Cette grande statue de Buddha Amida provient d’un petit temple du quartier de Meguro à Tokyo, le Banryûji . Ce temple était consacré à l’enseignement et perdit sa fonction avec l’instauration de l’école publique au début de l'ère Meiji. La statue, qui était à l’air libre après l’incendie du bâtiment qui l’abritait, fut vendue à Cernuschi. Duret rapporte dans le Voyage en Asie les circonstances dans lesquelles la sculpture fut découpée en pièces pour être envoyée à Paris. Elle fut alors remontée par les ateliers de Barbedienne et exposée au Palais de l’industrie avant de venir prendre place dans la grande salle du premier étage de l’hôtel de l’avenue Vélasquez. On trouve une illustration dans le Edo meisho zue (vol.7) qui permet d’imaginer le bouddha dans son environnement au cours de l’ère Tempô (1829-1844). Ce temple dépend d’un monastère, le Enzanji, de la secte Jôdo du bouddhisme amidiste. La statue serait antérieure au nimbe, dont la date pourrait correspondre à un remplacement du nimbe d’origine détruit dans l’incendie du temple.
Buddha Amida (Amitâbha)
M.C. 2078
Bronze, 440 x 255
Japon, XVIIIe siècle
Les registres du monastère Zôjôji gardent mention de la demande déposée par deux étrangers par l’intermédiaire d ’un brocanteur du nom de Kane matsu de l’achat de cette statue pour la somme de 500 ryôs, demande qui fut acceptée par le Bureau de l’administration, après consultation de la municipalité. Les habitants du quartier , si l’on en croit la relation qu’en fait Théodore Duret dans son Voyage en Asie, acceptèrent mal la chose et tentèrent semble-t-il de racheter la sculpture monumentale à Cernuschi. Découpé en pièces, le Bouddha fut remonté à Paris par le fondeur Barbedienne.
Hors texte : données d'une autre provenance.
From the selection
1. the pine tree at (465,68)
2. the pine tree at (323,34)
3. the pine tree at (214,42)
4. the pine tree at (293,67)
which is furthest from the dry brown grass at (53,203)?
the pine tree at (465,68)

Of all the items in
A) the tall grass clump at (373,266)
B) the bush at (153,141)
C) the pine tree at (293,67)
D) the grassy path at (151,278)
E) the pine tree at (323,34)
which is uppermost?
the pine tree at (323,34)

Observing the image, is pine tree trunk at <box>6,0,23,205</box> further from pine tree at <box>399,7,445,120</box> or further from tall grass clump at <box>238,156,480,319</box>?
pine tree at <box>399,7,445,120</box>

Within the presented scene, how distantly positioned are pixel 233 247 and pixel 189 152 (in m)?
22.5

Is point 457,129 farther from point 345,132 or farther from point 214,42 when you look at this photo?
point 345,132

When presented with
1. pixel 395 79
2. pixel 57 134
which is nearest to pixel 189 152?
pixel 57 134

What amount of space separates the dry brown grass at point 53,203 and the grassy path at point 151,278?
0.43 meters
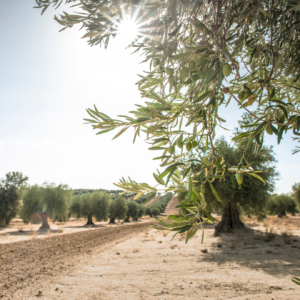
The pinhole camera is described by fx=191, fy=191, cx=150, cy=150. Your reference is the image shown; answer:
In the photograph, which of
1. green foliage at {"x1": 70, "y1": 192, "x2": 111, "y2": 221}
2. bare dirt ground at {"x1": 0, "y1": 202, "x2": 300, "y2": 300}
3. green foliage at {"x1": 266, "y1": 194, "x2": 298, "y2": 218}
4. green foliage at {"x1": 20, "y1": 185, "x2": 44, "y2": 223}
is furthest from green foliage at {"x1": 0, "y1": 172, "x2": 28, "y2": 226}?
green foliage at {"x1": 266, "y1": 194, "x2": 298, "y2": 218}

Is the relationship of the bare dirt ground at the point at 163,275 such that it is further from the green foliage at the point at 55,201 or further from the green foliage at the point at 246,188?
the green foliage at the point at 55,201

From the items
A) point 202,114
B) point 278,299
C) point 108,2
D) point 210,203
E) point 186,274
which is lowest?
point 186,274

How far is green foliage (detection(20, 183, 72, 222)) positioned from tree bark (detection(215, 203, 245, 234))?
2322 centimetres

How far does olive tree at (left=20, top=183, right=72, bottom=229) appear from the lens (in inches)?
1078

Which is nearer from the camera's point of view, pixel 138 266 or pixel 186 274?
pixel 186 274

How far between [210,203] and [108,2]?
12.8 m

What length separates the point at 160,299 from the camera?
4137 mm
Ce n’est qu’en 1983 que l’origine du Bouddha fut identifiée avec précision.
Le piédestal en forme de lotus et le nimbe portent des inscriptions donnant les noms de donateurs. Le nimbe porte des textes incluant les noms de Iseya Chôbei ou encore Minamoto Masamitsu. Le nom de Minamoto Masamitsu n’est pas répertorié dans les rares ouvrages consacrés aux fondeurs de l’époque d’Edo. Quant à Iseya Chôbei, il n’aurait été en fait qu’un marchand, installé à Ômondori à Edo (Tôkyô). Il a fourni des temples bouddhiques ou shintoistes de différentes régions du Japon au cours de la période couvrant les ères Bunka-Bunsei et l’ère Hôreki.